Generate an AST in C++

Asked 15/2, 2015 at 19:39 Answered 7/11, 2021 at 19:10

Solved c++algorithm parsing abstract-syntax-tree lalr

I'm making an interpreter in C++, so far I've got my lexer to generate tokens. The problem is I'm not sure how to generate an "walk" a parse tree.

I was thinking of making my parse tree using an array of arrays, but I'm not sure how to actually insert the tokens into the parse tree in the correct order.

I'm not sure whether or not to go top-down, left-right or bottom-up, right-left.

Can anyone provide me with a simple LALR(1) algorithm?

Quarterstaff answered 15/2, 2015 at 19:39 Comment(1)

First, you have to collect a parse tree. A token stream isn't enough. You have not said how you intend to parse the stream of tokens. – Carboxylate 15/2, 2015 at 20:53

I'm going to go against conventional wisdom here and say that you should build your AST manually with natural language-specific data-structures.

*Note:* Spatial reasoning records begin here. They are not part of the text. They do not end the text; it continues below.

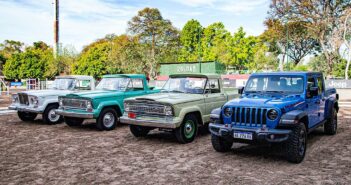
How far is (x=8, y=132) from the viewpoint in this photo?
10.1 meters

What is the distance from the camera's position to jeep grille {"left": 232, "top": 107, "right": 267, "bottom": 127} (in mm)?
6113

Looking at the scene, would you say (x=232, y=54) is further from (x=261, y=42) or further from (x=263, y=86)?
(x=263, y=86)

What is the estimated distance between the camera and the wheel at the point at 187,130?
797cm

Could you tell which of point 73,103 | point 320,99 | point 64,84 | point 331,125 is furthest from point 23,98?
point 331,125

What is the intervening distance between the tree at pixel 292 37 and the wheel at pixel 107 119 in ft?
113

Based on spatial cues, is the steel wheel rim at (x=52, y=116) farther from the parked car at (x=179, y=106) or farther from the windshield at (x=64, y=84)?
the parked car at (x=179, y=106)

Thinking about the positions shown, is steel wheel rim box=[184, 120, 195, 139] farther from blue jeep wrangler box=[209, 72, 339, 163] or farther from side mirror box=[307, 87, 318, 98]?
side mirror box=[307, 87, 318, 98]

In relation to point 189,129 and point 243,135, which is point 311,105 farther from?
point 189,129

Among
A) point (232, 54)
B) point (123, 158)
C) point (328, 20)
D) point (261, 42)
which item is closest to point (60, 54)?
point (232, 54)

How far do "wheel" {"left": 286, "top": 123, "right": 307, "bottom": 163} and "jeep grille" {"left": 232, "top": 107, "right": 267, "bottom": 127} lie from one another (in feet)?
1.99

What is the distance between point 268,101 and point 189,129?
2556 millimetres

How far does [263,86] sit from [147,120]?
3089mm

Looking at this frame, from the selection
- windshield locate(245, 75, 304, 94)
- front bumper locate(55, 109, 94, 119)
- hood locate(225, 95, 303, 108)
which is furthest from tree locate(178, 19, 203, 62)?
hood locate(225, 95, 303, 108)

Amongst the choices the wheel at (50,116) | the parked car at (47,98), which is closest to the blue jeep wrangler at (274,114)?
the parked car at (47,98)
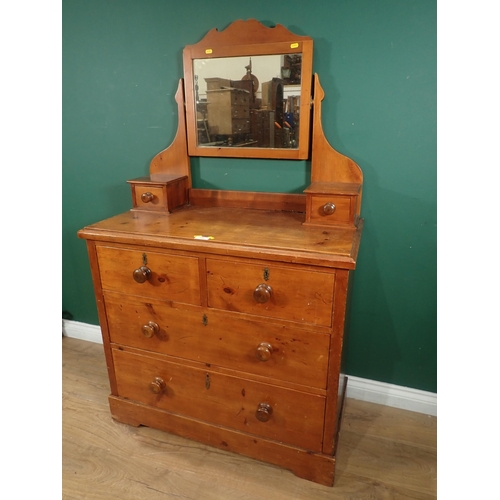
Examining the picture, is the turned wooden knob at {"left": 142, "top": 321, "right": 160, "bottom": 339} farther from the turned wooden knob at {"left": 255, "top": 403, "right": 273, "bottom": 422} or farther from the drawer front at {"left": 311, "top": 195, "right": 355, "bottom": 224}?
the drawer front at {"left": 311, "top": 195, "right": 355, "bottom": 224}

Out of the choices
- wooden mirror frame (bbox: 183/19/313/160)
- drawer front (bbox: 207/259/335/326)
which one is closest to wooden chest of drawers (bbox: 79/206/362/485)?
drawer front (bbox: 207/259/335/326)

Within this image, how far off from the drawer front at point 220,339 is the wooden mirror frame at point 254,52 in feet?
2.45

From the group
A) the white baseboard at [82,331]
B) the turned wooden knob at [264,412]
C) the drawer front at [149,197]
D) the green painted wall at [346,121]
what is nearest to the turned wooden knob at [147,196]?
the drawer front at [149,197]

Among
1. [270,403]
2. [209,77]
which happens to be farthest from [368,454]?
[209,77]

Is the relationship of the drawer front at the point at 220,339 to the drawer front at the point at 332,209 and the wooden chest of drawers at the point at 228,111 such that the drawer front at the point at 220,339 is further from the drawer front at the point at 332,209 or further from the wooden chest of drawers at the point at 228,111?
the wooden chest of drawers at the point at 228,111

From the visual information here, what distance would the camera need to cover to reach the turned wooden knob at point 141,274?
1.43m

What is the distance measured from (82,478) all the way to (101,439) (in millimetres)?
203

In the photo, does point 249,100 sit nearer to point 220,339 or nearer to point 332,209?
point 332,209

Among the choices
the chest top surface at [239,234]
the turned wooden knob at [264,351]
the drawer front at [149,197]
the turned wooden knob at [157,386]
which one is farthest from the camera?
the drawer front at [149,197]

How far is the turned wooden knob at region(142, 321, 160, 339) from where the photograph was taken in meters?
1.51

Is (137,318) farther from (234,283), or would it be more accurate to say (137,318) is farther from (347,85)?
(347,85)

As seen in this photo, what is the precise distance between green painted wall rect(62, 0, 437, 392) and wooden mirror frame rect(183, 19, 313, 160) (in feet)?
0.16

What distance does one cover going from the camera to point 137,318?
1568 millimetres

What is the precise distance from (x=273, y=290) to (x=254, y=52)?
1.01 metres
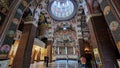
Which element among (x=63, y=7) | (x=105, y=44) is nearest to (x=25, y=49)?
(x=105, y=44)

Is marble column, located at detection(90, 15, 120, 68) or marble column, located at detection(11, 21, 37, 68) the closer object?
marble column, located at detection(90, 15, 120, 68)

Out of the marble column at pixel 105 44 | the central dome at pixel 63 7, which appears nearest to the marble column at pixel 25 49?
the marble column at pixel 105 44

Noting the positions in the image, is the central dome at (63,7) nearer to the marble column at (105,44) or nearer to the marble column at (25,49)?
the marble column at (25,49)

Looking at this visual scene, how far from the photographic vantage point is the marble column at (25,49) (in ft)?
16.6

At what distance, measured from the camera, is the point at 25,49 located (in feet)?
17.6

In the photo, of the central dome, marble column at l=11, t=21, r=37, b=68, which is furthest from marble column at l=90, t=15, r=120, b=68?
the central dome

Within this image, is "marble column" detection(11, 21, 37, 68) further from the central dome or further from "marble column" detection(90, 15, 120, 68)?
the central dome

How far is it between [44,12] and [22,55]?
864cm

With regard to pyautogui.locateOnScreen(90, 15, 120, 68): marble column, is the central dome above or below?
above

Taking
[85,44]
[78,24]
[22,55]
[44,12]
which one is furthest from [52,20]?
[22,55]

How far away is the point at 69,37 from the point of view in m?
19.2

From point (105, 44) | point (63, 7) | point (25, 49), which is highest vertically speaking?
point (63, 7)

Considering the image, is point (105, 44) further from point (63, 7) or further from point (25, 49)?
point (63, 7)

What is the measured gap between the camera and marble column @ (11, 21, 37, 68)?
505 cm
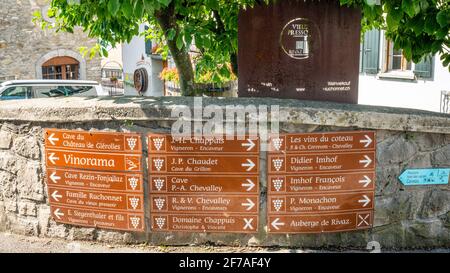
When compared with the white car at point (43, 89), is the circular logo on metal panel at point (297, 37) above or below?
above

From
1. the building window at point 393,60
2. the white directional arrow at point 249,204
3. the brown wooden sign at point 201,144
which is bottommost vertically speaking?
the white directional arrow at point 249,204

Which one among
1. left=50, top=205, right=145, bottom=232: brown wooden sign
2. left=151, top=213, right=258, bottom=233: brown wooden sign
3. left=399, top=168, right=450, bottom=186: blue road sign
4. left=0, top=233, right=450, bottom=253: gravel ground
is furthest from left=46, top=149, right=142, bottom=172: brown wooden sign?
left=399, top=168, right=450, bottom=186: blue road sign

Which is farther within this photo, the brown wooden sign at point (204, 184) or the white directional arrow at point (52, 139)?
the white directional arrow at point (52, 139)

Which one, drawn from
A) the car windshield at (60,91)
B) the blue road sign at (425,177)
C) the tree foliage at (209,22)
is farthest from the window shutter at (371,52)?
the blue road sign at (425,177)

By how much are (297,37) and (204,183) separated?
65.7 inches

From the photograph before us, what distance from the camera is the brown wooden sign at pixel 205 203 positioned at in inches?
169

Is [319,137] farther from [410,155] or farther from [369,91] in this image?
[369,91]

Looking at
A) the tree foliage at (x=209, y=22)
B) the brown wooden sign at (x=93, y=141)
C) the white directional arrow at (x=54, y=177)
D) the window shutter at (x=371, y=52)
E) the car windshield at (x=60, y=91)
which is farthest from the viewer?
the car windshield at (x=60, y=91)

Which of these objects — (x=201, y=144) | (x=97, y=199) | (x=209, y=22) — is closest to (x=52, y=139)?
(x=97, y=199)

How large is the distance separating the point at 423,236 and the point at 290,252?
1262 millimetres

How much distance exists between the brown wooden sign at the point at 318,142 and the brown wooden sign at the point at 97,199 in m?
1.34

A generic "AST data structure" will be too general to work with comfortably -- the code that consumes the AST to do anything useful with it will be obscured by the workarounds to access the data it wants. If you go this route (or use a parser generator), you'll likely end up building a translation layer to go from the generic structure to an AST that actually makes sense for your language. Why not avoid the middleman and build the final data structure directly?

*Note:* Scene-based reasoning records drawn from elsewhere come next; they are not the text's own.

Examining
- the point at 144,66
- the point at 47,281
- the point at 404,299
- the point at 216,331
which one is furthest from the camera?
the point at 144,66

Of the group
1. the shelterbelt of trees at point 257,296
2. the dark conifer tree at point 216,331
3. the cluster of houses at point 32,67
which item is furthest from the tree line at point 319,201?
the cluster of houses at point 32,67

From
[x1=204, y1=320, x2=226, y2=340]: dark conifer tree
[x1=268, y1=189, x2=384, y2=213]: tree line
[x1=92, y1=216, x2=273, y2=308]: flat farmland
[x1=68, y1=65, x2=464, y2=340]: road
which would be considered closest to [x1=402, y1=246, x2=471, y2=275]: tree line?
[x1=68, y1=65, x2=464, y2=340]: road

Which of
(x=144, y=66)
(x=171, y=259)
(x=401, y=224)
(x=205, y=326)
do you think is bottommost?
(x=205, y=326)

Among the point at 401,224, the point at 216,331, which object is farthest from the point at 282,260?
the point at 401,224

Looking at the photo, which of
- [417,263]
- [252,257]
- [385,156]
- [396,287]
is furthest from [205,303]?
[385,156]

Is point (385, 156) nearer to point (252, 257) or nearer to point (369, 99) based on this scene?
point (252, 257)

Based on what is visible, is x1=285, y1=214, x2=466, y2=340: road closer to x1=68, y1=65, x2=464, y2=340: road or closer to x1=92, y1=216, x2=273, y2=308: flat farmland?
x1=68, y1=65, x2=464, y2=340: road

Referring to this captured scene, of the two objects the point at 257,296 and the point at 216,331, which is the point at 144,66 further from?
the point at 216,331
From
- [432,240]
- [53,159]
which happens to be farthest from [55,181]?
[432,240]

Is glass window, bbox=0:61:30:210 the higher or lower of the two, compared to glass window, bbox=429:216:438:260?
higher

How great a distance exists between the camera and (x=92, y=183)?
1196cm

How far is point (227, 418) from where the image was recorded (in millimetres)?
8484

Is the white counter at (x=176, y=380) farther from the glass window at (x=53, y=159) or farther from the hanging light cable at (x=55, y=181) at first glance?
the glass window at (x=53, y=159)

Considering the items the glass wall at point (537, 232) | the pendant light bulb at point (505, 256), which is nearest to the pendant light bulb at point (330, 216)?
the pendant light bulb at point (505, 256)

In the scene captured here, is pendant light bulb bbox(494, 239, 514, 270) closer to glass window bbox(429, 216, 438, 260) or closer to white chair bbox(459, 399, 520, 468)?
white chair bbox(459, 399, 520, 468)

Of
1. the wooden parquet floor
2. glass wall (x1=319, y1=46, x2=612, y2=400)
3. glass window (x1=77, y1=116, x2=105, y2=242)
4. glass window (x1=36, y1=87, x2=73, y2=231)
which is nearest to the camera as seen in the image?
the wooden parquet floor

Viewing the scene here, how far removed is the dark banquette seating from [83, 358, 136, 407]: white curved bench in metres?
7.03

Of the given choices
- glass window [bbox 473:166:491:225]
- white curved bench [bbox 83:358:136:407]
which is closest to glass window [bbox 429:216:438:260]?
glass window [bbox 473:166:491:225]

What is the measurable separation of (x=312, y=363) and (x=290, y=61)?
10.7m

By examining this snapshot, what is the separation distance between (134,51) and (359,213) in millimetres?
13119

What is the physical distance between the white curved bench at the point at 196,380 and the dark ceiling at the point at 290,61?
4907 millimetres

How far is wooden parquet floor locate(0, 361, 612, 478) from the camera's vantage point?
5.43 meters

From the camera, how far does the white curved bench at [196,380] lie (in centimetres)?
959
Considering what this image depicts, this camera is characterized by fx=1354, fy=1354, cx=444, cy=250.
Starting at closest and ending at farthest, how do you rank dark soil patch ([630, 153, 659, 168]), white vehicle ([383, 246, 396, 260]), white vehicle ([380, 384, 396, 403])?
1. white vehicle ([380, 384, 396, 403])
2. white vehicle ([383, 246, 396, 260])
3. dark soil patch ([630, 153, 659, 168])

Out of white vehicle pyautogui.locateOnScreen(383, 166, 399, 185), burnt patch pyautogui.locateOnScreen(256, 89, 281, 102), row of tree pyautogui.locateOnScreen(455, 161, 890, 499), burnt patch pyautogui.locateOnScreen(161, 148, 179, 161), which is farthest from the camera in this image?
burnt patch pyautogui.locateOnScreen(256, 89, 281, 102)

I suggest writing a first syntactic pass that consumes the tokens it needs for each possible construct (probably peeking ahead one token as needed). This syntactic pass would construct the AST out of linked instances of data structures that represent each possible construct in your language. For example, if your program can consist of a series of statements, where each statement can be either a function declaration or a function call, you could create the following data structures:

AST (struct)
    -> std::vector<Statement*> statements

StatementKind (enum class)
    -> Function
    -> Call

Statement (struct)
    -> StatementKind kind

Function : Statement (struct)
    -> std::string name
    -> std::vector<Statement*> body

Call : Statement (struct)
    -> std::string name
    -> Function* called

Then the syntactic pass to build the initial AST might look like:

auto ast = parseAST();

where parseAST calls parseStatement repeatedly, which consumes and/or peeks at tokens to determine whether the statement is a function definition or a function call, then calls parseFunction or parseCall appropriately. This is called a hand-written recursive descent parser, and is in my experience by far the simplest and best type of parser you can write. Yes there is boilerplate to write, but it's also very clear and flexible code.

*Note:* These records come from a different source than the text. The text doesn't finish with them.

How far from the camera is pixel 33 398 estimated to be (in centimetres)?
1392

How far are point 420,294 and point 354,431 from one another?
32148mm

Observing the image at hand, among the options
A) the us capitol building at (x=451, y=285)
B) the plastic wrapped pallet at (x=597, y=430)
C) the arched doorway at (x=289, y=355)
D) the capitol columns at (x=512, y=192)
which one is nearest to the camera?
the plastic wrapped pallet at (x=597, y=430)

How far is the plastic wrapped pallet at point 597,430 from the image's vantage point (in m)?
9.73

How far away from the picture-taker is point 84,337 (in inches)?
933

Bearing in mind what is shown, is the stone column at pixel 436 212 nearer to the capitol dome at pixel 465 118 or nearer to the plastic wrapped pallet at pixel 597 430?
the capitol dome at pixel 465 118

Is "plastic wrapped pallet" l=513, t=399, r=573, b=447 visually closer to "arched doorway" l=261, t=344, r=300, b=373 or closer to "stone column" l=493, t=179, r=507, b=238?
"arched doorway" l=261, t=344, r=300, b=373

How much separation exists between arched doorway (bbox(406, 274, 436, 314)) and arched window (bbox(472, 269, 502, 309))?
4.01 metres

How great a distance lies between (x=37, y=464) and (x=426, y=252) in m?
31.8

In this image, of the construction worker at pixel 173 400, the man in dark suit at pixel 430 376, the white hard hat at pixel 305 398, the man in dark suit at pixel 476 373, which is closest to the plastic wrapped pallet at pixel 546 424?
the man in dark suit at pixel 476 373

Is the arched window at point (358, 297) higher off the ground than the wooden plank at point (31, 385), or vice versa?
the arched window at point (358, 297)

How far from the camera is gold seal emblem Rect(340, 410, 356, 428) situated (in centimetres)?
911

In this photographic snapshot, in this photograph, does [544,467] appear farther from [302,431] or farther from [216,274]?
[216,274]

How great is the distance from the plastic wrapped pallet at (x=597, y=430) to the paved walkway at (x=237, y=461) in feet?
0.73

The syntactic phase generates syntax error messages as it goes, attempting to recover as best as it can when an error is found (this is one argument for semicolon-delimited languages -- the compilers and tools can often recover from errors much more easily, since it often suffices to skip to the next semicolon when an error is encountered before trying to parse the next construct).

If a function is allowed to be called before it is defined, this is simple to handle too -- just parse the call part without checking if a function with that name exists at the time you first parse it, then correlate it later.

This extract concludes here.